= What the exercise asks =
Each record below is to be reproduced without any change.

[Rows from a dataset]
========
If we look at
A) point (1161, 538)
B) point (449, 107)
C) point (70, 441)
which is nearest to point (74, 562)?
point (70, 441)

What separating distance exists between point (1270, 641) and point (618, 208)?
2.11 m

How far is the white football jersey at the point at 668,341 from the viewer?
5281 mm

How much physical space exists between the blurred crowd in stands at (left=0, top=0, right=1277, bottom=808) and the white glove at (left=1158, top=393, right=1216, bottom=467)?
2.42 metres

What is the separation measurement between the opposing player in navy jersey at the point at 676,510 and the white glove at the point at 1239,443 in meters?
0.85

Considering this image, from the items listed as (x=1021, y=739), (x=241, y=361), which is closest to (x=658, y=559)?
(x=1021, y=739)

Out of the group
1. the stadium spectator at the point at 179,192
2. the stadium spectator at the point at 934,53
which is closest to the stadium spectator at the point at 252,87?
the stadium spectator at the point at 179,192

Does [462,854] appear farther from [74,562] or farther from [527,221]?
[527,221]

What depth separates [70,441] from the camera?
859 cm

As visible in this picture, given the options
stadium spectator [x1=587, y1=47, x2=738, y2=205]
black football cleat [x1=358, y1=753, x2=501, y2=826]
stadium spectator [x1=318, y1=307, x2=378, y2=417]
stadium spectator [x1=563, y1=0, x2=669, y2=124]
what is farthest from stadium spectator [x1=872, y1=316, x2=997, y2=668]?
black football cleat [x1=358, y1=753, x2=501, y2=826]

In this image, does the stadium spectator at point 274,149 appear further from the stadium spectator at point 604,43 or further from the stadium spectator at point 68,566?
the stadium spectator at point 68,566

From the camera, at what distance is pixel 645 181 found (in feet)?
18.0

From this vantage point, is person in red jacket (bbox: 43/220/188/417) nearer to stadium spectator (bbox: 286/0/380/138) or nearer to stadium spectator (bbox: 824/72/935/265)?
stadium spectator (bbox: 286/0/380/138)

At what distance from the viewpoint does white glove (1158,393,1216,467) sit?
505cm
========
= Result of this exercise =
If we look at
A) point (1161, 538)
B) point (449, 107)
C) point (70, 441)
which is nearest to point (74, 562)?
point (70, 441)

What separating distance exists between point (1270, 641) and point (618, 208)?
2.11 m

How far is the white football jersey at the point at 668,341 from the viewer?
5281 mm

How much physical space exists between the blurred crowd in stands at (left=0, top=0, right=1277, bottom=808) and the white glove at (left=1158, top=393, right=1216, bottom=467)?
2.42 metres

What is the separation measurement between the opposing player in navy jersey at the point at 676,510 and the white glove at the point at 1239,443 in meters?
0.85

Considering this image, from the items listed as (x=1021, y=739), (x=241, y=361), which is closest to (x=658, y=559)?
(x=1021, y=739)

Out of the group
1. the stadium spectator at the point at 179,192
2. the stadium spectator at the point at 934,53
which is closest to the stadium spectator at the point at 252,87?
the stadium spectator at the point at 179,192

Does [462,854] appear farther from [74,562] or farther from [527,221]?
[527,221]

What depth separates [70,441] from the camera?
859 cm

As visible in this picture, given the options
stadium spectator [x1=587, y1=47, x2=738, y2=205]
black football cleat [x1=358, y1=753, x2=501, y2=826]
stadium spectator [x1=318, y1=307, x2=378, y2=417]
stadium spectator [x1=563, y1=0, x2=669, y2=124]
what is farthest from stadium spectator [x1=872, y1=316, x2=997, y2=668]?
black football cleat [x1=358, y1=753, x2=501, y2=826]

In this image, does the stadium spectator at point 274,149 appear further from the stadium spectator at point 604,43 or further from the stadium spectator at point 68,566?
the stadium spectator at point 68,566

From the camera, at what distance is pixel 645 181 found (in feet)?
18.0

From this vantage point, is person in red jacket (bbox: 43/220/188/417) nearer to stadium spectator (bbox: 286/0/380/138) or nearer to stadium spectator (bbox: 824/72/935/265)?
stadium spectator (bbox: 286/0/380/138)

At what distance from the viewpoint does white glove (1158,393,1216,467) sit?
505cm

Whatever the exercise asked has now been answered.